Source: Bloomberg
The Chinese financial market has entered the National Day holiday market since Friday, and the foreign exchange market will not be reopen until October 9.In the shore market, it will usher in an opportunity to breathe, but the offshore exchange rate will enter more than a week of single flying time. Under the suppression of strong US dollars, the lack of domestic exchange rates and intermediate prices anchor offshoretest.
"Due to the lack of intermediate prices, the anchoring effect is reduced, and the daily fluctuations of offshore RMB may increase," Alvin Tan, the Asian foreign exchange strategy director of the Royal Bank of Canada, said in an interview, but he expects that CNH dailyThe closing price can still be stable, and the regulatory layer will also maintain the stable exchange rate as depending on the situation.

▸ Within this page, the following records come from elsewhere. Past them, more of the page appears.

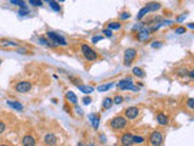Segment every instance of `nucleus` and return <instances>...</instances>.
Here are the masks:
<instances>
[{"instance_id": "f257e3e1", "label": "nucleus", "mask_w": 194, "mask_h": 146, "mask_svg": "<svg viewBox=\"0 0 194 146\" xmlns=\"http://www.w3.org/2000/svg\"><path fill=\"white\" fill-rule=\"evenodd\" d=\"M126 125H127V121H126L125 117H122V116L114 117V118L110 121V128L114 129V130L122 129V128H125Z\"/></svg>"}, {"instance_id": "f03ea898", "label": "nucleus", "mask_w": 194, "mask_h": 146, "mask_svg": "<svg viewBox=\"0 0 194 146\" xmlns=\"http://www.w3.org/2000/svg\"><path fill=\"white\" fill-rule=\"evenodd\" d=\"M163 141H164V138H163L161 133L158 130L150 133L149 138H148V142L150 146H160L163 144Z\"/></svg>"}, {"instance_id": "7ed1b4c3", "label": "nucleus", "mask_w": 194, "mask_h": 146, "mask_svg": "<svg viewBox=\"0 0 194 146\" xmlns=\"http://www.w3.org/2000/svg\"><path fill=\"white\" fill-rule=\"evenodd\" d=\"M81 53H83L84 57L86 58L87 61H95L97 58L96 51H94L92 49H91L89 45H86V44H84L83 46H81Z\"/></svg>"}, {"instance_id": "20e7f679", "label": "nucleus", "mask_w": 194, "mask_h": 146, "mask_svg": "<svg viewBox=\"0 0 194 146\" xmlns=\"http://www.w3.org/2000/svg\"><path fill=\"white\" fill-rule=\"evenodd\" d=\"M136 55H137L136 49H134V47H129V49H126L125 53H124V65H125V66H130L131 62L135 60Z\"/></svg>"}, {"instance_id": "39448f33", "label": "nucleus", "mask_w": 194, "mask_h": 146, "mask_svg": "<svg viewBox=\"0 0 194 146\" xmlns=\"http://www.w3.org/2000/svg\"><path fill=\"white\" fill-rule=\"evenodd\" d=\"M118 86L120 88L121 90H134V91H137L138 88L137 86H134V82H132L131 78H125V79H122L118 83Z\"/></svg>"}, {"instance_id": "423d86ee", "label": "nucleus", "mask_w": 194, "mask_h": 146, "mask_svg": "<svg viewBox=\"0 0 194 146\" xmlns=\"http://www.w3.org/2000/svg\"><path fill=\"white\" fill-rule=\"evenodd\" d=\"M46 35L51 39V40L54 42V45H62V46L67 45L66 39H64L63 37L58 35V34H57V33H55V32H47V33H46Z\"/></svg>"}, {"instance_id": "0eeeda50", "label": "nucleus", "mask_w": 194, "mask_h": 146, "mask_svg": "<svg viewBox=\"0 0 194 146\" xmlns=\"http://www.w3.org/2000/svg\"><path fill=\"white\" fill-rule=\"evenodd\" d=\"M30 89H32V83L30 82H27V81H23V82H19L15 85V90L18 91V93H28Z\"/></svg>"}, {"instance_id": "6e6552de", "label": "nucleus", "mask_w": 194, "mask_h": 146, "mask_svg": "<svg viewBox=\"0 0 194 146\" xmlns=\"http://www.w3.org/2000/svg\"><path fill=\"white\" fill-rule=\"evenodd\" d=\"M124 113H125V117H126V118L134 119V118H136V117L138 116L140 110L137 109V107H135V106H131V107H127Z\"/></svg>"}, {"instance_id": "1a4fd4ad", "label": "nucleus", "mask_w": 194, "mask_h": 146, "mask_svg": "<svg viewBox=\"0 0 194 146\" xmlns=\"http://www.w3.org/2000/svg\"><path fill=\"white\" fill-rule=\"evenodd\" d=\"M120 141H121L122 146H131L132 144H134V135L130 134V133L122 134L121 138H120Z\"/></svg>"}, {"instance_id": "9d476101", "label": "nucleus", "mask_w": 194, "mask_h": 146, "mask_svg": "<svg viewBox=\"0 0 194 146\" xmlns=\"http://www.w3.org/2000/svg\"><path fill=\"white\" fill-rule=\"evenodd\" d=\"M137 39L140 42H146L149 39V29H146V28H142L141 31H138L137 33Z\"/></svg>"}, {"instance_id": "9b49d317", "label": "nucleus", "mask_w": 194, "mask_h": 146, "mask_svg": "<svg viewBox=\"0 0 194 146\" xmlns=\"http://www.w3.org/2000/svg\"><path fill=\"white\" fill-rule=\"evenodd\" d=\"M44 141H45V144L49 145V146H54V145L56 144V141H57V138H56V136H55L52 133H49V134L45 135Z\"/></svg>"}, {"instance_id": "f8f14e48", "label": "nucleus", "mask_w": 194, "mask_h": 146, "mask_svg": "<svg viewBox=\"0 0 194 146\" xmlns=\"http://www.w3.org/2000/svg\"><path fill=\"white\" fill-rule=\"evenodd\" d=\"M22 145L23 146H35V139L32 135H24L22 139Z\"/></svg>"}, {"instance_id": "ddd939ff", "label": "nucleus", "mask_w": 194, "mask_h": 146, "mask_svg": "<svg viewBox=\"0 0 194 146\" xmlns=\"http://www.w3.org/2000/svg\"><path fill=\"white\" fill-rule=\"evenodd\" d=\"M6 104L11 107L14 110H17V111H23V105L18 101H12V100H7Z\"/></svg>"}, {"instance_id": "4468645a", "label": "nucleus", "mask_w": 194, "mask_h": 146, "mask_svg": "<svg viewBox=\"0 0 194 146\" xmlns=\"http://www.w3.org/2000/svg\"><path fill=\"white\" fill-rule=\"evenodd\" d=\"M89 119L92 124L94 129H98V125H100V117L97 114H89Z\"/></svg>"}, {"instance_id": "2eb2a0df", "label": "nucleus", "mask_w": 194, "mask_h": 146, "mask_svg": "<svg viewBox=\"0 0 194 146\" xmlns=\"http://www.w3.org/2000/svg\"><path fill=\"white\" fill-rule=\"evenodd\" d=\"M66 99L68 100V102L73 104V105H77L78 104V97H77V95L73 91H67L66 93Z\"/></svg>"}, {"instance_id": "dca6fc26", "label": "nucleus", "mask_w": 194, "mask_h": 146, "mask_svg": "<svg viewBox=\"0 0 194 146\" xmlns=\"http://www.w3.org/2000/svg\"><path fill=\"white\" fill-rule=\"evenodd\" d=\"M157 121H158V123L160 125H168V123H169V118H168L164 113H158Z\"/></svg>"}, {"instance_id": "f3484780", "label": "nucleus", "mask_w": 194, "mask_h": 146, "mask_svg": "<svg viewBox=\"0 0 194 146\" xmlns=\"http://www.w3.org/2000/svg\"><path fill=\"white\" fill-rule=\"evenodd\" d=\"M78 89L84 94H90V93L94 91V86H91V85H78Z\"/></svg>"}, {"instance_id": "a211bd4d", "label": "nucleus", "mask_w": 194, "mask_h": 146, "mask_svg": "<svg viewBox=\"0 0 194 146\" xmlns=\"http://www.w3.org/2000/svg\"><path fill=\"white\" fill-rule=\"evenodd\" d=\"M146 6L148 7L149 12H150V11H157V10H159V9H160V4H159V3H155V1L148 3V4L146 5Z\"/></svg>"}, {"instance_id": "6ab92c4d", "label": "nucleus", "mask_w": 194, "mask_h": 146, "mask_svg": "<svg viewBox=\"0 0 194 146\" xmlns=\"http://www.w3.org/2000/svg\"><path fill=\"white\" fill-rule=\"evenodd\" d=\"M132 73H134L136 77H140V78H143V77L146 76L145 71L142 70V68H140V67H134V70H132Z\"/></svg>"}, {"instance_id": "aec40b11", "label": "nucleus", "mask_w": 194, "mask_h": 146, "mask_svg": "<svg viewBox=\"0 0 194 146\" xmlns=\"http://www.w3.org/2000/svg\"><path fill=\"white\" fill-rule=\"evenodd\" d=\"M10 3H11V4H14V5H17V6H19L21 9L28 10V7H27V5H26V3L23 1V0H10Z\"/></svg>"}, {"instance_id": "412c9836", "label": "nucleus", "mask_w": 194, "mask_h": 146, "mask_svg": "<svg viewBox=\"0 0 194 146\" xmlns=\"http://www.w3.org/2000/svg\"><path fill=\"white\" fill-rule=\"evenodd\" d=\"M149 12V10H148V7L147 6H145V7H142L141 10H140V12H138V15H137V18L138 19H141V18H143Z\"/></svg>"}, {"instance_id": "4be33fe9", "label": "nucleus", "mask_w": 194, "mask_h": 146, "mask_svg": "<svg viewBox=\"0 0 194 146\" xmlns=\"http://www.w3.org/2000/svg\"><path fill=\"white\" fill-rule=\"evenodd\" d=\"M112 105H113V100L109 99V97H106V99L103 100V104H102V106H103V109H110Z\"/></svg>"}, {"instance_id": "5701e85b", "label": "nucleus", "mask_w": 194, "mask_h": 146, "mask_svg": "<svg viewBox=\"0 0 194 146\" xmlns=\"http://www.w3.org/2000/svg\"><path fill=\"white\" fill-rule=\"evenodd\" d=\"M112 85H113V83H109V84H103V85H100V86H97V90H98V91H107V90H109L110 88H112Z\"/></svg>"}, {"instance_id": "b1692460", "label": "nucleus", "mask_w": 194, "mask_h": 146, "mask_svg": "<svg viewBox=\"0 0 194 146\" xmlns=\"http://www.w3.org/2000/svg\"><path fill=\"white\" fill-rule=\"evenodd\" d=\"M176 73L178 74V76H181V77H187L188 76V70L187 68H178V70L176 71Z\"/></svg>"}, {"instance_id": "393cba45", "label": "nucleus", "mask_w": 194, "mask_h": 146, "mask_svg": "<svg viewBox=\"0 0 194 146\" xmlns=\"http://www.w3.org/2000/svg\"><path fill=\"white\" fill-rule=\"evenodd\" d=\"M50 6H51V9H52L54 11H56V12L61 11V6H59V4H57L56 1H51V3H50Z\"/></svg>"}, {"instance_id": "a878e982", "label": "nucleus", "mask_w": 194, "mask_h": 146, "mask_svg": "<svg viewBox=\"0 0 194 146\" xmlns=\"http://www.w3.org/2000/svg\"><path fill=\"white\" fill-rule=\"evenodd\" d=\"M121 24L119 22H110L108 24V29H120Z\"/></svg>"}, {"instance_id": "bb28decb", "label": "nucleus", "mask_w": 194, "mask_h": 146, "mask_svg": "<svg viewBox=\"0 0 194 146\" xmlns=\"http://www.w3.org/2000/svg\"><path fill=\"white\" fill-rule=\"evenodd\" d=\"M122 101H124V97L120 96V95H117V96L114 97V100H113V104H115V105H120Z\"/></svg>"}, {"instance_id": "cd10ccee", "label": "nucleus", "mask_w": 194, "mask_h": 146, "mask_svg": "<svg viewBox=\"0 0 194 146\" xmlns=\"http://www.w3.org/2000/svg\"><path fill=\"white\" fill-rule=\"evenodd\" d=\"M142 142H145V139L142 136L134 135V144H142Z\"/></svg>"}, {"instance_id": "c85d7f7f", "label": "nucleus", "mask_w": 194, "mask_h": 146, "mask_svg": "<svg viewBox=\"0 0 194 146\" xmlns=\"http://www.w3.org/2000/svg\"><path fill=\"white\" fill-rule=\"evenodd\" d=\"M145 24L146 23H142V22L141 23H137V24H135L134 27H132V31H141L142 28H145Z\"/></svg>"}, {"instance_id": "c756f323", "label": "nucleus", "mask_w": 194, "mask_h": 146, "mask_svg": "<svg viewBox=\"0 0 194 146\" xmlns=\"http://www.w3.org/2000/svg\"><path fill=\"white\" fill-rule=\"evenodd\" d=\"M29 4L33 5V6H42L43 5L42 0H29Z\"/></svg>"}, {"instance_id": "7c9ffc66", "label": "nucleus", "mask_w": 194, "mask_h": 146, "mask_svg": "<svg viewBox=\"0 0 194 146\" xmlns=\"http://www.w3.org/2000/svg\"><path fill=\"white\" fill-rule=\"evenodd\" d=\"M18 15H19V16H27V15H29V10L19 9V10H18Z\"/></svg>"}, {"instance_id": "2f4dec72", "label": "nucleus", "mask_w": 194, "mask_h": 146, "mask_svg": "<svg viewBox=\"0 0 194 146\" xmlns=\"http://www.w3.org/2000/svg\"><path fill=\"white\" fill-rule=\"evenodd\" d=\"M175 33L176 34H185L186 33V28L185 27H178V28H176Z\"/></svg>"}, {"instance_id": "473e14b6", "label": "nucleus", "mask_w": 194, "mask_h": 146, "mask_svg": "<svg viewBox=\"0 0 194 146\" xmlns=\"http://www.w3.org/2000/svg\"><path fill=\"white\" fill-rule=\"evenodd\" d=\"M3 43H6L4 45H7V46H18L19 45V44H17L15 42H10V40H3Z\"/></svg>"}, {"instance_id": "72a5a7b5", "label": "nucleus", "mask_w": 194, "mask_h": 146, "mask_svg": "<svg viewBox=\"0 0 194 146\" xmlns=\"http://www.w3.org/2000/svg\"><path fill=\"white\" fill-rule=\"evenodd\" d=\"M187 106L189 107V109H193V107H194V99H192V97H190V99H188Z\"/></svg>"}, {"instance_id": "f704fd0d", "label": "nucleus", "mask_w": 194, "mask_h": 146, "mask_svg": "<svg viewBox=\"0 0 194 146\" xmlns=\"http://www.w3.org/2000/svg\"><path fill=\"white\" fill-rule=\"evenodd\" d=\"M120 18L121 19H127V18H130V14L129 12H122V14H120Z\"/></svg>"}, {"instance_id": "c9c22d12", "label": "nucleus", "mask_w": 194, "mask_h": 146, "mask_svg": "<svg viewBox=\"0 0 194 146\" xmlns=\"http://www.w3.org/2000/svg\"><path fill=\"white\" fill-rule=\"evenodd\" d=\"M163 43L161 42H153L152 43V47H161Z\"/></svg>"}, {"instance_id": "e433bc0d", "label": "nucleus", "mask_w": 194, "mask_h": 146, "mask_svg": "<svg viewBox=\"0 0 194 146\" xmlns=\"http://www.w3.org/2000/svg\"><path fill=\"white\" fill-rule=\"evenodd\" d=\"M91 101H92V100H91V97H84V99H83V102H84V105H90L91 104Z\"/></svg>"}, {"instance_id": "4c0bfd02", "label": "nucleus", "mask_w": 194, "mask_h": 146, "mask_svg": "<svg viewBox=\"0 0 194 146\" xmlns=\"http://www.w3.org/2000/svg\"><path fill=\"white\" fill-rule=\"evenodd\" d=\"M4 132H5V123L0 122V134H3Z\"/></svg>"}, {"instance_id": "58836bf2", "label": "nucleus", "mask_w": 194, "mask_h": 146, "mask_svg": "<svg viewBox=\"0 0 194 146\" xmlns=\"http://www.w3.org/2000/svg\"><path fill=\"white\" fill-rule=\"evenodd\" d=\"M103 34H106V37L110 38V37H112V32H110V29H103Z\"/></svg>"}, {"instance_id": "ea45409f", "label": "nucleus", "mask_w": 194, "mask_h": 146, "mask_svg": "<svg viewBox=\"0 0 194 146\" xmlns=\"http://www.w3.org/2000/svg\"><path fill=\"white\" fill-rule=\"evenodd\" d=\"M100 40H102V37H94V38H92V43H94V44H96V43L100 42Z\"/></svg>"}, {"instance_id": "a19ab883", "label": "nucleus", "mask_w": 194, "mask_h": 146, "mask_svg": "<svg viewBox=\"0 0 194 146\" xmlns=\"http://www.w3.org/2000/svg\"><path fill=\"white\" fill-rule=\"evenodd\" d=\"M17 51H18V54H19V53H21V54H26V53H27L26 49H19V47L17 49Z\"/></svg>"}, {"instance_id": "79ce46f5", "label": "nucleus", "mask_w": 194, "mask_h": 146, "mask_svg": "<svg viewBox=\"0 0 194 146\" xmlns=\"http://www.w3.org/2000/svg\"><path fill=\"white\" fill-rule=\"evenodd\" d=\"M186 18V15H182V16H180L178 18H177V21L178 22H181V21H183V19H185Z\"/></svg>"}, {"instance_id": "37998d69", "label": "nucleus", "mask_w": 194, "mask_h": 146, "mask_svg": "<svg viewBox=\"0 0 194 146\" xmlns=\"http://www.w3.org/2000/svg\"><path fill=\"white\" fill-rule=\"evenodd\" d=\"M188 76L193 79V78H194V71H188Z\"/></svg>"}, {"instance_id": "c03bdc74", "label": "nucleus", "mask_w": 194, "mask_h": 146, "mask_svg": "<svg viewBox=\"0 0 194 146\" xmlns=\"http://www.w3.org/2000/svg\"><path fill=\"white\" fill-rule=\"evenodd\" d=\"M75 111H77V112H78V113H79L80 116H81V114H83V111H81V110L79 109V107H77V106H75Z\"/></svg>"}, {"instance_id": "a18cd8bd", "label": "nucleus", "mask_w": 194, "mask_h": 146, "mask_svg": "<svg viewBox=\"0 0 194 146\" xmlns=\"http://www.w3.org/2000/svg\"><path fill=\"white\" fill-rule=\"evenodd\" d=\"M188 27H189L190 29H193V28H194V23H192V22H190V23H188Z\"/></svg>"}, {"instance_id": "49530a36", "label": "nucleus", "mask_w": 194, "mask_h": 146, "mask_svg": "<svg viewBox=\"0 0 194 146\" xmlns=\"http://www.w3.org/2000/svg\"><path fill=\"white\" fill-rule=\"evenodd\" d=\"M45 1H47V3H51V1H55V0H45Z\"/></svg>"}, {"instance_id": "de8ad7c7", "label": "nucleus", "mask_w": 194, "mask_h": 146, "mask_svg": "<svg viewBox=\"0 0 194 146\" xmlns=\"http://www.w3.org/2000/svg\"><path fill=\"white\" fill-rule=\"evenodd\" d=\"M1 62H3V61H1V58H0V65H1Z\"/></svg>"}, {"instance_id": "09e8293b", "label": "nucleus", "mask_w": 194, "mask_h": 146, "mask_svg": "<svg viewBox=\"0 0 194 146\" xmlns=\"http://www.w3.org/2000/svg\"><path fill=\"white\" fill-rule=\"evenodd\" d=\"M0 146H7V145H0Z\"/></svg>"}, {"instance_id": "8fccbe9b", "label": "nucleus", "mask_w": 194, "mask_h": 146, "mask_svg": "<svg viewBox=\"0 0 194 146\" xmlns=\"http://www.w3.org/2000/svg\"><path fill=\"white\" fill-rule=\"evenodd\" d=\"M90 146H94V145H90Z\"/></svg>"}]
</instances>
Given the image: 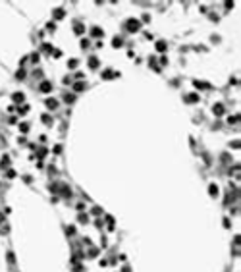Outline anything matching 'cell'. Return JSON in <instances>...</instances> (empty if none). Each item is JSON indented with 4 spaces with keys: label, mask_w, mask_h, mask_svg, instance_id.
<instances>
[{
    "label": "cell",
    "mask_w": 241,
    "mask_h": 272,
    "mask_svg": "<svg viewBox=\"0 0 241 272\" xmlns=\"http://www.w3.org/2000/svg\"><path fill=\"white\" fill-rule=\"evenodd\" d=\"M41 89H43V91H50V85H48V83H43V87H41Z\"/></svg>",
    "instance_id": "5"
},
{
    "label": "cell",
    "mask_w": 241,
    "mask_h": 272,
    "mask_svg": "<svg viewBox=\"0 0 241 272\" xmlns=\"http://www.w3.org/2000/svg\"><path fill=\"white\" fill-rule=\"evenodd\" d=\"M214 112H216V114H222V112H224V106H222V104H216V106H214Z\"/></svg>",
    "instance_id": "2"
},
{
    "label": "cell",
    "mask_w": 241,
    "mask_h": 272,
    "mask_svg": "<svg viewBox=\"0 0 241 272\" xmlns=\"http://www.w3.org/2000/svg\"><path fill=\"white\" fill-rule=\"evenodd\" d=\"M139 27V23L137 21H129V25H127V29H131V31H135Z\"/></svg>",
    "instance_id": "1"
},
{
    "label": "cell",
    "mask_w": 241,
    "mask_h": 272,
    "mask_svg": "<svg viewBox=\"0 0 241 272\" xmlns=\"http://www.w3.org/2000/svg\"><path fill=\"white\" fill-rule=\"evenodd\" d=\"M14 98H15V102H21V100H23V95L17 93V95H14Z\"/></svg>",
    "instance_id": "3"
},
{
    "label": "cell",
    "mask_w": 241,
    "mask_h": 272,
    "mask_svg": "<svg viewBox=\"0 0 241 272\" xmlns=\"http://www.w3.org/2000/svg\"><path fill=\"white\" fill-rule=\"evenodd\" d=\"M216 191H218V189H216V185H210V195H216Z\"/></svg>",
    "instance_id": "4"
}]
</instances>
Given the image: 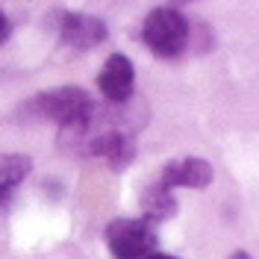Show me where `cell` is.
<instances>
[{
	"mask_svg": "<svg viewBox=\"0 0 259 259\" xmlns=\"http://www.w3.org/2000/svg\"><path fill=\"white\" fill-rule=\"evenodd\" d=\"M95 112H97L95 100H92L89 92L80 89V85L48 89V92L35 95L32 100H27V103L21 106V115H30V118H38V121L59 124V130L85 124Z\"/></svg>",
	"mask_w": 259,
	"mask_h": 259,
	"instance_id": "obj_1",
	"label": "cell"
},
{
	"mask_svg": "<svg viewBox=\"0 0 259 259\" xmlns=\"http://www.w3.org/2000/svg\"><path fill=\"white\" fill-rule=\"evenodd\" d=\"M192 38V24L177 6H156L153 12H147L142 24V41L150 53H156L162 59H174L189 48Z\"/></svg>",
	"mask_w": 259,
	"mask_h": 259,
	"instance_id": "obj_2",
	"label": "cell"
},
{
	"mask_svg": "<svg viewBox=\"0 0 259 259\" xmlns=\"http://www.w3.org/2000/svg\"><path fill=\"white\" fill-rule=\"evenodd\" d=\"M103 239L115 259H145L156 247L153 224L145 218H118L103 230Z\"/></svg>",
	"mask_w": 259,
	"mask_h": 259,
	"instance_id": "obj_3",
	"label": "cell"
},
{
	"mask_svg": "<svg viewBox=\"0 0 259 259\" xmlns=\"http://www.w3.org/2000/svg\"><path fill=\"white\" fill-rule=\"evenodd\" d=\"M53 21H56L53 27H56L59 41L74 50H95L97 45H103L109 38V27L89 12H65L62 9L53 15Z\"/></svg>",
	"mask_w": 259,
	"mask_h": 259,
	"instance_id": "obj_4",
	"label": "cell"
},
{
	"mask_svg": "<svg viewBox=\"0 0 259 259\" xmlns=\"http://www.w3.org/2000/svg\"><path fill=\"white\" fill-rule=\"evenodd\" d=\"M82 142H85L89 156L106 159L112 171H124L130 162L136 159V139L124 130H115V127L97 130V133H89Z\"/></svg>",
	"mask_w": 259,
	"mask_h": 259,
	"instance_id": "obj_5",
	"label": "cell"
},
{
	"mask_svg": "<svg viewBox=\"0 0 259 259\" xmlns=\"http://www.w3.org/2000/svg\"><path fill=\"white\" fill-rule=\"evenodd\" d=\"M215 171L206 159L200 156H180V159H168L159 171V183L165 189H209Z\"/></svg>",
	"mask_w": 259,
	"mask_h": 259,
	"instance_id": "obj_6",
	"label": "cell"
},
{
	"mask_svg": "<svg viewBox=\"0 0 259 259\" xmlns=\"http://www.w3.org/2000/svg\"><path fill=\"white\" fill-rule=\"evenodd\" d=\"M97 89H100V95L106 97L109 103H127L133 97V89H136V68L130 62V56L112 53L103 62V68H100Z\"/></svg>",
	"mask_w": 259,
	"mask_h": 259,
	"instance_id": "obj_7",
	"label": "cell"
},
{
	"mask_svg": "<svg viewBox=\"0 0 259 259\" xmlns=\"http://www.w3.org/2000/svg\"><path fill=\"white\" fill-rule=\"evenodd\" d=\"M139 206H142V218H145V221L159 224V221H165V218L177 215V197H174L171 189H165L159 180H156V183L145 186Z\"/></svg>",
	"mask_w": 259,
	"mask_h": 259,
	"instance_id": "obj_8",
	"label": "cell"
},
{
	"mask_svg": "<svg viewBox=\"0 0 259 259\" xmlns=\"http://www.w3.org/2000/svg\"><path fill=\"white\" fill-rule=\"evenodd\" d=\"M32 168V159L27 153H0V203L9 200V194L21 186Z\"/></svg>",
	"mask_w": 259,
	"mask_h": 259,
	"instance_id": "obj_9",
	"label": "cell"
},
{
	"mask_svg": "<svg viewBox=\"0 0 259 259\" xmlns=\"http://www.w3.org/2000/svg\"><path fill=\"white\" fill-rule=\"evenodd\" d=\"M9 35H12V21H9V18L0 12V45H3Z\"/></svg>",
	"mask_w": 259,
	"mask_h": 259,
	"instance_id": "obj_10",
	"label": "cell"
},
{
	"mask_svg": "<svg viewBox=\"0 0 259 259\" xmlns=\"http://www.w3.org/2000/svg\"><path fill=\"white\" fill-rule=\"evenodd\" d=\"M145 259H180V256H171V253H156V250H153V253H147Z\"/></svg>",
	"mask_w": 259,
	"mask_h": 259,
	"instance_id": "obj_11",
	"label": "cell"
},
{
	"mask_svg": "<svg viewBox=\"0 0 259 259\" xmlns=\"http://www.w3.org/2000/svg\"><path fill=\"white\" fill-rule=\"evenodd\" d=\"M230 259H253V256H250L247 250H233V253H230Z\"/></svg>",
	"mask_w": 259,
	"mask_h": 259,
	"instance_id": "obj_12",
	"label": "cell"
},
{
	"mask_svg": "<svg viewBox=\"0 0 259 259\" xmlns=\"http://www.w3.org/2000/svg\"><path fill=\"white\" fill-rule=\"evenodd\" d=\"M174 3H189V0H174Z\"/></svg>",
	"mask_w": 259,
	"mask_h": 259,
	"instance_id": "obj_13",
	"label": "cell"
}]
</instances>
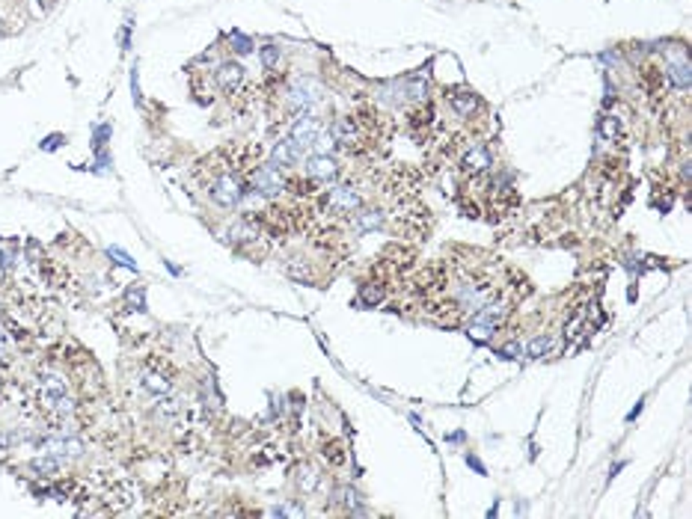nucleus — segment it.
<instances>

In the early morning on Thursday, the shore was raised by 0.05%to 7.3091 yuan, and the offshore rose 0.1%to 7.3168.
Since June this year, the Central Bank of China has released a very strong stable signal by setting up the intermediate price of market transaction prices and model forecasting average. RecentlyThe lower limit of the depreciation of the period is set around 7.315 yuan. At the same time, it is issued by issuing offshore tickets, tightening the liquidity of CNH, and a down -reduced foreign exchange deposit reserve rate.
However, the Bloomberg US dollar index reached a new high on Wednesday on Wednesday, and the yield rate of US debt has risen and supported by the end of the month.High market expectations.
The situation of spreading between China and the United States has not changed. A series of measures to support the economy in China still need to play a role. The strong US dollar continues to bring heavy pressure on the RMB exchange rate.RMB at home and abroad has fallen by more than 5%since the beginning of the year, living in the middle reaches among the AFC.However, thanks to the stabilization rate measures, the cumulative domestic and foreign RMB in the third quarter fell less than 0.8%, and it performed in the AFC only inferior to Hong Kong dollars.
"The most stressful point has passed. Although the pressure may continue, the situation has improved due to the shortage of interest differences in the short CNH," said Zhou Hao, chief economist of Guotai Junan.Consider the exchange rate level of 7.30 yuan.